■ **Text excerpt**:
-- Start --

This will facilitate retrospective analyses that would be impossible otherwise. And why not generate models with a view to preventing future structural risks to the structure. In order to build on all aspects of this application, the MAP team can rely on its unique experience honed during its many digital documentation projects of architectural heritage (such as the Aïoli platform, see the video above). These software building blocks will serve as pillars, and will facilitate the management, annotation, and 4D visualization (spatial and temporal) of this massive set of data.

De Luca especially wants this collaborative platform to “memorize the process of analysis and interpretation conducted by all those involved in this vast project.” This could produce documentation on the forms of intervention on the cathedral, and thereby better coordinate restoration efforts in the future. Finally, from an anthropological point of view, this unprecedented documentation will offer researchers invaluable material for understanding how scientists and professionals organize the study of architectural heritage. As a result, the restoration of Notre-Dame de Paris also marks the beginning of a literally historic digital project.

Footnotes
  • 1. Unité CNRS/Ministère de la Culture.
  • 2. A computer program that can be used to explore the Earth.
  • 3. Unité CNRS/Huma-NUM/Archéovision.
  • 4. Unité CNRS/Aix-Marseille Universtité/Campus Condorcet Paris-Aubervilliers.

-- End --

■ **Given material**:
-- Start --

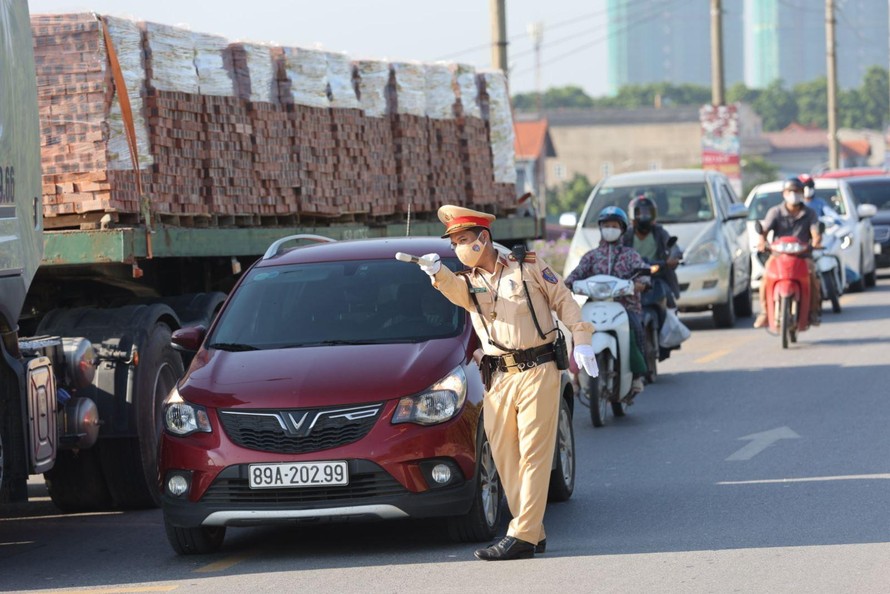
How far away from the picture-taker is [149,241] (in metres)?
10.8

-- End --

■ **Problem set**:
• A. In the Notre-Dame excerpt, what does De Luca want the collaborative platform to memorize?
• B. From the Notre-Dame excerpt, extract word for word the part that opens with the words containing "De Luca especially" and closes with "de la Culture.".
The material is not required for this work.

■ **Results of the tasks**:
• A. The process of analysis and interpretation conducted by all those involved in the project.

• B.
De Luca especially wants this collaborative platform to “memorize the process of analysis and interpretation conducted by all those involved in this vast project.” This could produce documentation on the forms of intervention on the cathedral, and thereby better coordinate restoration efforts in the future. Finally, from an anthropological point of view, this unprecedented documentation will offer researchers invaluable material for understanding how scientists and professionals organize the study of architectural heritage. As a result, the restoration of Notre-Dame de Paris also marks the beginning of a literally historic digital project.

Footnotes
  • 1. Unité CNRS/Ministère de la Culture.